The new timetable is:

  • At 21:45 UTC, GDAX will be added to the index. At this time, the index will have three constituents.
  • At 22:00 UTC, OKCoin International will be removed.

For more information, please see our previous post on the removal of OKCoin International.

Market Disruption Event: OKCoin International

Yesterday, OKCoin International announced USD deposits have been blocked:

Starting from today (April 18th, 2017), OKCoin would temporarily suspend USD deposit because of the issues with intermediary banks. Please do not make further deposit as your wires may be rejected by intermediary banks. We are now actively looking for alternatives to resume deposit as soon as possible. Your current account balance remains unaffected. We are sorry for any inconvenience caused.

For this reason, we are weighting OKCoin Intl to 0 in the .BXBT Index, effective 20 April at 08:00 UTC. To re-distribute the index, GDAX will be reinstated as an equal member.

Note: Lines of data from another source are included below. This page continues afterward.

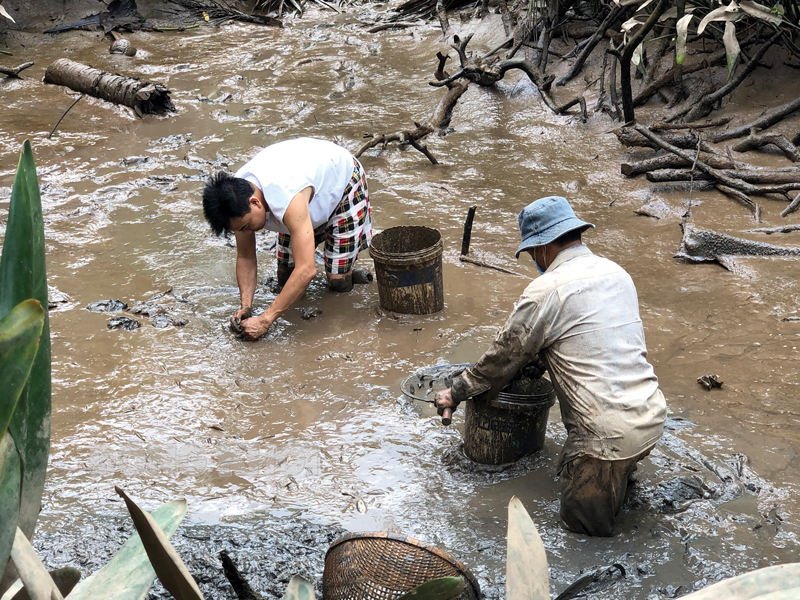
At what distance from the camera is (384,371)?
14.8ft

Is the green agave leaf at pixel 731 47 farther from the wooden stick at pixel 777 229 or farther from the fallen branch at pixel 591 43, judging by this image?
the fallen branch at pixel 591 43

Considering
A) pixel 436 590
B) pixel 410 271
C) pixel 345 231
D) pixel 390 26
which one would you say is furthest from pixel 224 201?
pixel 390 26

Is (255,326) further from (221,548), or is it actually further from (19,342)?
(19,342)

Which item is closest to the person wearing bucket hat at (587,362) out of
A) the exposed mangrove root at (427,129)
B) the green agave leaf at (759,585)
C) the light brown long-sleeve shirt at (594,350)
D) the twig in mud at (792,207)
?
the light brown long-sleeve shirt at (594,350)

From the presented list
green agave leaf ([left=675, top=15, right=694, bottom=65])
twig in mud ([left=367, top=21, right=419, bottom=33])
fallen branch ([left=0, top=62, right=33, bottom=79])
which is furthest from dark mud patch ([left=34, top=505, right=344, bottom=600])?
twig in mud ([left=367, top=21, right=419, bottom=33])

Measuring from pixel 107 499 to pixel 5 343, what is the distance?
3124 millimetres

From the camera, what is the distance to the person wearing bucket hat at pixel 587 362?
120 inches

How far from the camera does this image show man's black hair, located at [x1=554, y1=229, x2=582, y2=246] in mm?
3207

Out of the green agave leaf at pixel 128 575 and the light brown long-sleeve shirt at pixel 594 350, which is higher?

The new distribution will be equally weighted between GDAX and Bitstamp. For reference, this change is live on Testnet and can be used for intermediate pricing data.

Additionally, we will be announcing new price protection mechanisms for BitMEX indices to prevent further bad pricing issues.

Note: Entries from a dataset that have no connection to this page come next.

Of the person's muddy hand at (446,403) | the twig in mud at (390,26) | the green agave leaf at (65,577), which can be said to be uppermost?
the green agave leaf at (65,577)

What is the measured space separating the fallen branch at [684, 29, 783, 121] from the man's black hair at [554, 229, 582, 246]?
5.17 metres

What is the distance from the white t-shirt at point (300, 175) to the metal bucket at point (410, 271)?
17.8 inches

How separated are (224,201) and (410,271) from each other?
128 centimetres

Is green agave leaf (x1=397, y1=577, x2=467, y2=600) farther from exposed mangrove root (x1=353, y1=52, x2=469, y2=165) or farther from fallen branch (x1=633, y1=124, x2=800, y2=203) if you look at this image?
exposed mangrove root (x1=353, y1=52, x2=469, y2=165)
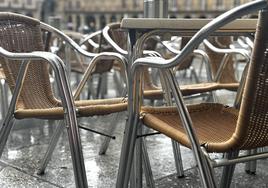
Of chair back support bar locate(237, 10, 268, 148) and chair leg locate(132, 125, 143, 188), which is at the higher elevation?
chair back support bar locate(237, 10, 268, 148)

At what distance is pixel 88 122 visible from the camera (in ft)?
10.5

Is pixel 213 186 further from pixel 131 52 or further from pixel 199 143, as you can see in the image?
pixel 131 52

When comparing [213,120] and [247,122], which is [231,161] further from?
[213,120]

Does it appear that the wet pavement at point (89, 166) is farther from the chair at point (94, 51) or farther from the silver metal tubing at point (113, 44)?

Update: Due to rapid price divergence, the timetable has been moved forward to 19 Apr at 22:00 UTC.

Market Disruption Event: Bitfinex

Just recently, Bitfinex announced that USD deposits will be rejected until further notice. In combination with their previous notice blocking USD withdrawals, this means that Bitfinex is no longer a viable USD/Bitcoin exchange, and we expect the pricing discrepancy between Bitfinex and other exchanges to increase as traders attempt to withdraw via cryptocurrencies.

For this reason, we are weighting Bitfinex to 0 in the .BXBT Index, effective at 16:00 UTC today (30 minutes from the time of this post). In combination with the prior temporary suspension of GDAX from the index due to pricing discrepancies, this means that for the time being, the old .XBT index and the new .BXBT index will print the same prices.

Market Disruption Event: GDAX

At 23:02 UTC on 15 April 2017, one constituent of our .BXBT Index, GDAX, reported a trade print of $0.06 / XBT. This fed into the .BXBT Index and caused the price to temporarily move down to $888.48 / XBT which led to a number of users having their positions liquidated.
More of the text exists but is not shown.